Abstract

This experiment assessed the perceptual salience of acoustic‐phonetic differences measured in the first syllables of words with initial syllables that differ in morphological, but not phonemic structure [Baker et al., Proc. 16th ICPhS (2007)]. Words began with true prefixes (Pr: e.g., mistimes, displease) or pseudo‐prefixes (Ps: e.g., mistakes, displays). The fourth phoneme was a stop. A woman recorded sentences, identical except for the critical word, e.g., I think she distrusts/destroyed them, in scripted dialogs for naturalness. Critical syllables (mis‐, dis‐), up to but excluding the stop burst, were cross‐spliced either into the ‘‘wrong’’ context (mismatched conditions, PrPsPr, PsPrPs) or into another instance of the same sentence (controls, PrPrPr, PsPsPs). In a counterbalanced design, four groups of ten listeners each heard eight mismatched and eight control sentences in cafeteria noise (SNR 2 dB), and wrote what they heard.
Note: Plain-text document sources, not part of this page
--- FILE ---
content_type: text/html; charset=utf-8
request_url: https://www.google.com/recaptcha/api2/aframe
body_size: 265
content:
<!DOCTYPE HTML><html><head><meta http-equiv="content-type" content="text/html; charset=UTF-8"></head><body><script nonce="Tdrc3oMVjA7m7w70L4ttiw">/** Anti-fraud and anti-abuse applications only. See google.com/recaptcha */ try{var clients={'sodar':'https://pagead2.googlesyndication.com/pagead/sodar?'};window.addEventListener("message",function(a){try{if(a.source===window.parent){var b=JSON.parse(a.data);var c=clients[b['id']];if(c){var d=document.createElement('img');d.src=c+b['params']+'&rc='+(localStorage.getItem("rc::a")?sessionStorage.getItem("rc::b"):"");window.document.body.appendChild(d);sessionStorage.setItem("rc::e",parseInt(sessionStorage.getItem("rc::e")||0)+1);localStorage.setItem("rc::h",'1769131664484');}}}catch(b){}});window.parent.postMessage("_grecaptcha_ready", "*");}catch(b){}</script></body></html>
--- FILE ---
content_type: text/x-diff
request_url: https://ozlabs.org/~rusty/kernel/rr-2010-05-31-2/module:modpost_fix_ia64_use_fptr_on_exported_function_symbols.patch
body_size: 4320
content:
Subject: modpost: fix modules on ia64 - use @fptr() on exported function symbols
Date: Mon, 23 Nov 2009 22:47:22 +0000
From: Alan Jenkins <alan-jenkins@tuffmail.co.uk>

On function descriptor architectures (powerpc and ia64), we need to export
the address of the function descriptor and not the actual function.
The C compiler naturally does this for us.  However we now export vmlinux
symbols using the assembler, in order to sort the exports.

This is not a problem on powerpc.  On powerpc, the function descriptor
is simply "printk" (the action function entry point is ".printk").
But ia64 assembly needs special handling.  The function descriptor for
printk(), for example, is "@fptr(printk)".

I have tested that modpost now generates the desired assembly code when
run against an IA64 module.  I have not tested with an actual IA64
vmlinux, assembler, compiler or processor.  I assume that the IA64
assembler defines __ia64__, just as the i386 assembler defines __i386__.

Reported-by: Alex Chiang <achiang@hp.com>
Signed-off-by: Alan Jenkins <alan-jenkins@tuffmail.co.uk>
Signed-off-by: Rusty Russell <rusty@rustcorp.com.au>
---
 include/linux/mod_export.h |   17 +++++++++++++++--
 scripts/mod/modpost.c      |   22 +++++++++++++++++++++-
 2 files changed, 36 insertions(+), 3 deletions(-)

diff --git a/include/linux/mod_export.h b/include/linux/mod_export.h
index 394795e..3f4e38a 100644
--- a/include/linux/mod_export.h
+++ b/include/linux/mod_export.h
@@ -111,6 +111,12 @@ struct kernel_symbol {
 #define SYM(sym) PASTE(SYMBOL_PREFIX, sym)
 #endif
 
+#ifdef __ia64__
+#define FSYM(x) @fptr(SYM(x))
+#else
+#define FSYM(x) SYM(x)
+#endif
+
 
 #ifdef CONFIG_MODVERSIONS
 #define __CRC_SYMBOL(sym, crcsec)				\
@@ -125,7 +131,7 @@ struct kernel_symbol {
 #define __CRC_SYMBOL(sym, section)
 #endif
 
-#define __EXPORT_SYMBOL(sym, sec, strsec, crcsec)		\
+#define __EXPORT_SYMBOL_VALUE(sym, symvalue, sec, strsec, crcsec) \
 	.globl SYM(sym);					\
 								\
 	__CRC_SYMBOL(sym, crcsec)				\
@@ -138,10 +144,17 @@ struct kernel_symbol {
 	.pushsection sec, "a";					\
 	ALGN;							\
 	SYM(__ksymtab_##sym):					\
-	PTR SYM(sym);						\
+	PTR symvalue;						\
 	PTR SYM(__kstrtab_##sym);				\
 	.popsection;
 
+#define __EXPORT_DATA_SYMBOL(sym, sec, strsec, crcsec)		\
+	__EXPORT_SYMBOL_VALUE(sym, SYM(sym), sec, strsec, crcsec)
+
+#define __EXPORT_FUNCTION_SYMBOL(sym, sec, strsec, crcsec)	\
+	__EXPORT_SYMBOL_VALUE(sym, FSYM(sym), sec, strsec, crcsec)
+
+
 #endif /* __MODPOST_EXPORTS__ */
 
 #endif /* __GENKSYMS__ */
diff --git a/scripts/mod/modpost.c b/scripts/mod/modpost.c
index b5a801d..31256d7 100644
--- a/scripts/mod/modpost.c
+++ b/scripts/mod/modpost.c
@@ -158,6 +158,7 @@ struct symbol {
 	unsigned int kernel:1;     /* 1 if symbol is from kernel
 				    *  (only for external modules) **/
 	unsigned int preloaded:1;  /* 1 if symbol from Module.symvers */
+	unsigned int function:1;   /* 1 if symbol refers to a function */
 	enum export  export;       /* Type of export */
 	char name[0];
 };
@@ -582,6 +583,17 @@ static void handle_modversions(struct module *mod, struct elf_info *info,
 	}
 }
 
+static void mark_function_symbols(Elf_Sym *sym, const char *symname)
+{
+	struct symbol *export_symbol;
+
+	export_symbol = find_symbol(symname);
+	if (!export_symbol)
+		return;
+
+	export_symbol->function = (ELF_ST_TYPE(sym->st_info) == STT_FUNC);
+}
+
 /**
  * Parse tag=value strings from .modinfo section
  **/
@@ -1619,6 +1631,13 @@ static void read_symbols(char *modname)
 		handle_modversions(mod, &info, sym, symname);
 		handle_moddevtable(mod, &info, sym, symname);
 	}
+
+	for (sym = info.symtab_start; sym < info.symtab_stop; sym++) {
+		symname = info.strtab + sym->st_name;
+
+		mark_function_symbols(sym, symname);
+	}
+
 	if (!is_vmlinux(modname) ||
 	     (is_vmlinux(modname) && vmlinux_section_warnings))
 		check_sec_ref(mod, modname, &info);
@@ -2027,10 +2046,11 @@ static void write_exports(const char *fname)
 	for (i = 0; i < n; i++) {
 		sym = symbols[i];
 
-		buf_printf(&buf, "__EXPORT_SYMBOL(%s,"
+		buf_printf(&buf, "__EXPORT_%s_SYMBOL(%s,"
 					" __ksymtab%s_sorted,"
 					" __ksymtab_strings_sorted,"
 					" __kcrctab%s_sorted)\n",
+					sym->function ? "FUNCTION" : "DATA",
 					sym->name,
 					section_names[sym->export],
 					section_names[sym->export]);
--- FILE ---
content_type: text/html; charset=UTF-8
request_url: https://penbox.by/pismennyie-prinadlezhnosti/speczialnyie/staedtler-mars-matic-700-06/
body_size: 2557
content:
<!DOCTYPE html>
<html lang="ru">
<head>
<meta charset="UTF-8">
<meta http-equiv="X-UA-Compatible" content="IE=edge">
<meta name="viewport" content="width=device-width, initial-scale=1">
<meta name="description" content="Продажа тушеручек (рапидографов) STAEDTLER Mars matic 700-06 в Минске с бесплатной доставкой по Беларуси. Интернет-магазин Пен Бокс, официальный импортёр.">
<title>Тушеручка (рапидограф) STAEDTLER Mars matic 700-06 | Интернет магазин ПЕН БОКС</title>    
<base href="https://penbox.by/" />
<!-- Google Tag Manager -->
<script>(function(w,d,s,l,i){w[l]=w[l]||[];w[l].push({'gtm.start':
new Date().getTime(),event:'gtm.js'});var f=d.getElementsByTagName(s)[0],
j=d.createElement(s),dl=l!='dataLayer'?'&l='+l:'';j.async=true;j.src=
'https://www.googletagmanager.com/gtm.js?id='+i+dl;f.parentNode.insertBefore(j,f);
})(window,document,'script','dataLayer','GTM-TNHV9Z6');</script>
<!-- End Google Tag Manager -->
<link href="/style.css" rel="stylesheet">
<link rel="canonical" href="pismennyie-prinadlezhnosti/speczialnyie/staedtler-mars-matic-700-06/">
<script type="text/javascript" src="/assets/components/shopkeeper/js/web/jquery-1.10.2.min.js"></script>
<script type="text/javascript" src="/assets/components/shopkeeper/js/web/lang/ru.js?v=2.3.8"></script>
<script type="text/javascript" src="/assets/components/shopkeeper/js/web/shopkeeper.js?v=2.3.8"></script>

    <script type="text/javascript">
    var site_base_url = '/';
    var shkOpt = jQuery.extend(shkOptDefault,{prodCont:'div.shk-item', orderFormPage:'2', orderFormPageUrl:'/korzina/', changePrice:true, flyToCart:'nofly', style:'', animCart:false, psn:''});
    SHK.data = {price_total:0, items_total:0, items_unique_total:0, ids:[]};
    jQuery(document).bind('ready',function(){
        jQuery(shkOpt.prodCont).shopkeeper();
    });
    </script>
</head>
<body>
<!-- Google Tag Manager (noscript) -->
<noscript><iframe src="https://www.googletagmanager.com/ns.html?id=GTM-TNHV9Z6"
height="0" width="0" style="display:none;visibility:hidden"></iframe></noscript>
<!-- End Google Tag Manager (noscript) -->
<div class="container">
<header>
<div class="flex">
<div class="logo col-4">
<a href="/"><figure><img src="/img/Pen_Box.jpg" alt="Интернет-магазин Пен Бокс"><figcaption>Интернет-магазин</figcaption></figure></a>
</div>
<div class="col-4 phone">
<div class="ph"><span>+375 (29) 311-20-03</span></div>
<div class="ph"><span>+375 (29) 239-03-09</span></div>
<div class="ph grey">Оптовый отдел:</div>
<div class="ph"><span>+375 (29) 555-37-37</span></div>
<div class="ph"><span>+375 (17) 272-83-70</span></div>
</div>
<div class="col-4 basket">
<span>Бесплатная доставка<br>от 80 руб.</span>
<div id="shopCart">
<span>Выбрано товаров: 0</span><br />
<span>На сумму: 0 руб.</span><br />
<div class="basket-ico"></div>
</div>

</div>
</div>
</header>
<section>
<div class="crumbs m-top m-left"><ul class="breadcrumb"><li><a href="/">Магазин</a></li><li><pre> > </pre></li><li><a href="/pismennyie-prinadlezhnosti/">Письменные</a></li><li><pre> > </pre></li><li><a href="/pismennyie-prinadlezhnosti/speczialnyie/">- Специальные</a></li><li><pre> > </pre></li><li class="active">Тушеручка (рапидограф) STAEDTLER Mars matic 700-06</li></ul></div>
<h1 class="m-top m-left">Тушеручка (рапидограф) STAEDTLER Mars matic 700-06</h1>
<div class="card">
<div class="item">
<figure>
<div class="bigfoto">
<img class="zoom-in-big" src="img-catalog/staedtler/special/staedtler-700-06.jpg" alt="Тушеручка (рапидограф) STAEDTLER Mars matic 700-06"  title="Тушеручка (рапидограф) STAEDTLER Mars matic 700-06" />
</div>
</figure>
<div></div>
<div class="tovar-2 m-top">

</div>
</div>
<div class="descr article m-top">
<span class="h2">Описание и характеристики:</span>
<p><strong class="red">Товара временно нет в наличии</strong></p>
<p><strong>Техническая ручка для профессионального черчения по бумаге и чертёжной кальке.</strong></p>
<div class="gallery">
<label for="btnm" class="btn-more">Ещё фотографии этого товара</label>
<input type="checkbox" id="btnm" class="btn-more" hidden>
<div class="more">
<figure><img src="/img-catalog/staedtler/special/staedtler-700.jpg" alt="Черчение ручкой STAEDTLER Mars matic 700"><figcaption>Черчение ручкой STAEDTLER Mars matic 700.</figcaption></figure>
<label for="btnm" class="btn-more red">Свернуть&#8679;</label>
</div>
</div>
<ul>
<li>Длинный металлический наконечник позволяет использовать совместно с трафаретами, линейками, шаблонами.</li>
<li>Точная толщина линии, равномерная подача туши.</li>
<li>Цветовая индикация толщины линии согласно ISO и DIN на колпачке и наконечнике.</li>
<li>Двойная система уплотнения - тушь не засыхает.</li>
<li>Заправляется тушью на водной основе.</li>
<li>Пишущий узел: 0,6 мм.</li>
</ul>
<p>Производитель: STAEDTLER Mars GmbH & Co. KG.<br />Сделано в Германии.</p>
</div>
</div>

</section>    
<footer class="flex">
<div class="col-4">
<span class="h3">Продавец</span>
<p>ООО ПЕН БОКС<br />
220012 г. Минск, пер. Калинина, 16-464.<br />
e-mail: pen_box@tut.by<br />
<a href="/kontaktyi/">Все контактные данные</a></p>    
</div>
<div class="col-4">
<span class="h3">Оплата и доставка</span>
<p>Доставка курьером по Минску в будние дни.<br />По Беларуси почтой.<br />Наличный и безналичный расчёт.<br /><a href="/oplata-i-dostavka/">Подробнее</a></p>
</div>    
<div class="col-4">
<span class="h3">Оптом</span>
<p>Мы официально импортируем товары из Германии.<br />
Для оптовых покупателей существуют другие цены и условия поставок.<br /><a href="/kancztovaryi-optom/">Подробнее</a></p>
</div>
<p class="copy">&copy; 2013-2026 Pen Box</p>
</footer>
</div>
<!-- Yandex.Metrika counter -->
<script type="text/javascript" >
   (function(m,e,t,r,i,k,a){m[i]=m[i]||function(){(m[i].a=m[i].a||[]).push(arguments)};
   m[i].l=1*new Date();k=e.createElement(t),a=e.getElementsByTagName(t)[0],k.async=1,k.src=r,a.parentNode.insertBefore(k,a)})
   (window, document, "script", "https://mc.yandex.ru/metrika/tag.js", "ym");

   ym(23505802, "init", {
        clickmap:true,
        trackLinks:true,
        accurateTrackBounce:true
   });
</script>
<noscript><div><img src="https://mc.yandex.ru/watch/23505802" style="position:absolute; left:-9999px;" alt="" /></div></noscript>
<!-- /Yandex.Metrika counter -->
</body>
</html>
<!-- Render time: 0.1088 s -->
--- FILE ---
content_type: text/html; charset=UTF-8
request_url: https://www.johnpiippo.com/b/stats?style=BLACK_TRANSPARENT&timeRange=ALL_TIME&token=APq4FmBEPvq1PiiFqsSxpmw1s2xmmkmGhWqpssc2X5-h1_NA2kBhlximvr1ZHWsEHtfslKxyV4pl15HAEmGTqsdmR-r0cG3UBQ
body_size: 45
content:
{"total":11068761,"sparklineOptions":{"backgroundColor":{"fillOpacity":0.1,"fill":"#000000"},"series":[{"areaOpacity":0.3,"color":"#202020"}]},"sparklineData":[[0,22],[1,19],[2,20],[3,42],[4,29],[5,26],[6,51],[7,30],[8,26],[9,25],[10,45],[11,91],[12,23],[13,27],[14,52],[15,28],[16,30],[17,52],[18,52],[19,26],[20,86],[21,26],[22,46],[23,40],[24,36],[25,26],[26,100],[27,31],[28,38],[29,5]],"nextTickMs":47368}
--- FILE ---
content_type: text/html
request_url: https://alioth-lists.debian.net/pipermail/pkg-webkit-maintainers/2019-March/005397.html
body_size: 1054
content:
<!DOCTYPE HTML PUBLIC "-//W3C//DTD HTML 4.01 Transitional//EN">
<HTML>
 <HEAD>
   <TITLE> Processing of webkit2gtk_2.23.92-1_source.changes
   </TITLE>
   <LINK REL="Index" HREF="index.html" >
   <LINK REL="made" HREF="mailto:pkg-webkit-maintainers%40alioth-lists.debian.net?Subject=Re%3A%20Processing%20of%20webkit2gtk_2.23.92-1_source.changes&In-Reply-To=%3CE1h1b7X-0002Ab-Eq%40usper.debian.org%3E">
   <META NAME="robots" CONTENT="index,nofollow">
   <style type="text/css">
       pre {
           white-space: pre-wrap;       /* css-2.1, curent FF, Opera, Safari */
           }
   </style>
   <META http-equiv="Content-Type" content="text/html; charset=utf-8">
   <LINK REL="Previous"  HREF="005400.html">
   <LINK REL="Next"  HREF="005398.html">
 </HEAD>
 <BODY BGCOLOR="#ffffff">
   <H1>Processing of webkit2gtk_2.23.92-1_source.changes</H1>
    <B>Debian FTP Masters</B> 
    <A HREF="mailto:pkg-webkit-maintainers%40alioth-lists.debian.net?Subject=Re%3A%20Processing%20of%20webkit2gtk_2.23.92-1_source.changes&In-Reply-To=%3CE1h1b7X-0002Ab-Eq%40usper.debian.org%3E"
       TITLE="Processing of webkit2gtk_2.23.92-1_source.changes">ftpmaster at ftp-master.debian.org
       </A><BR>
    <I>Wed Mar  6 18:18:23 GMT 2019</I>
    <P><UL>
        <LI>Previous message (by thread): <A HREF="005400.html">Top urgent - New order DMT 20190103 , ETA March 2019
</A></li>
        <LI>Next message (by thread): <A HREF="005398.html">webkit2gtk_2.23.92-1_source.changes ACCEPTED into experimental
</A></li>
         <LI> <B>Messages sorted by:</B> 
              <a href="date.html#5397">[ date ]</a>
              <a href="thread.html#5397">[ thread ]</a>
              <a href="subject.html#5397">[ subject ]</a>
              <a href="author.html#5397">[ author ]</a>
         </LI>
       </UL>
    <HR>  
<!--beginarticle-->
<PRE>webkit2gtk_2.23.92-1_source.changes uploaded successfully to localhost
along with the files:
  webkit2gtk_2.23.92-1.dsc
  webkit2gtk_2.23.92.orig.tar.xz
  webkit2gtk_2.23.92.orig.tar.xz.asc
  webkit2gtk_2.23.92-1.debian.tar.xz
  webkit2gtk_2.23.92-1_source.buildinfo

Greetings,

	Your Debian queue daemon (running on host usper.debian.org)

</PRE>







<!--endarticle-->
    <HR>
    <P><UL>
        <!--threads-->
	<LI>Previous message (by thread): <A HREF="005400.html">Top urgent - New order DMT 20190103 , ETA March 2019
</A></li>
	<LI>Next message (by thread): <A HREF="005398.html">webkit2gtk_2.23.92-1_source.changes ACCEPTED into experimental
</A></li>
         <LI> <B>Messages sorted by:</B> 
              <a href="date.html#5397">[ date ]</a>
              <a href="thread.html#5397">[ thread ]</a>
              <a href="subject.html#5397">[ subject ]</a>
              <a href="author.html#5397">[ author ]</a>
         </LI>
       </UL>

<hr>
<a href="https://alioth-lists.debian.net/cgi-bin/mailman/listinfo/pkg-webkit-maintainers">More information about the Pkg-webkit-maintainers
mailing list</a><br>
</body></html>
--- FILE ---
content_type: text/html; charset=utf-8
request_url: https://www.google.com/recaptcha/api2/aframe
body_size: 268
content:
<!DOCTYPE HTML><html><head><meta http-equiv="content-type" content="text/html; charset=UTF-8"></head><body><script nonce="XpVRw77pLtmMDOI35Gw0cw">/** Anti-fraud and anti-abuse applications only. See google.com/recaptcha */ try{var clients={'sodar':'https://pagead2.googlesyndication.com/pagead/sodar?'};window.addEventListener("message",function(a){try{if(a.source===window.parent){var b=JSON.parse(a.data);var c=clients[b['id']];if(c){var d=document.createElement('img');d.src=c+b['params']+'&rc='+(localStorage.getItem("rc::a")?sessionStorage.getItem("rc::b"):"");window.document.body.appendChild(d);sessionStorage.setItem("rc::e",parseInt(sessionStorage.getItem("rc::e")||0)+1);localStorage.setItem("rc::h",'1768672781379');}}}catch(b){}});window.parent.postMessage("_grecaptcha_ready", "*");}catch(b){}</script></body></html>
Errors were greater for critical words in mismatched than control sentences, though the difference only achieved significance for dis‐ words. The data suggest that perceptual disruptions reflect the difference between the spectrotemporal pattern heard and that expected on the basis of the critical syllable’s morphological status (true‐ or pseudo‐prefix), the sentence prosody, and possibly the statistical distribution of the critical syllable’s duration.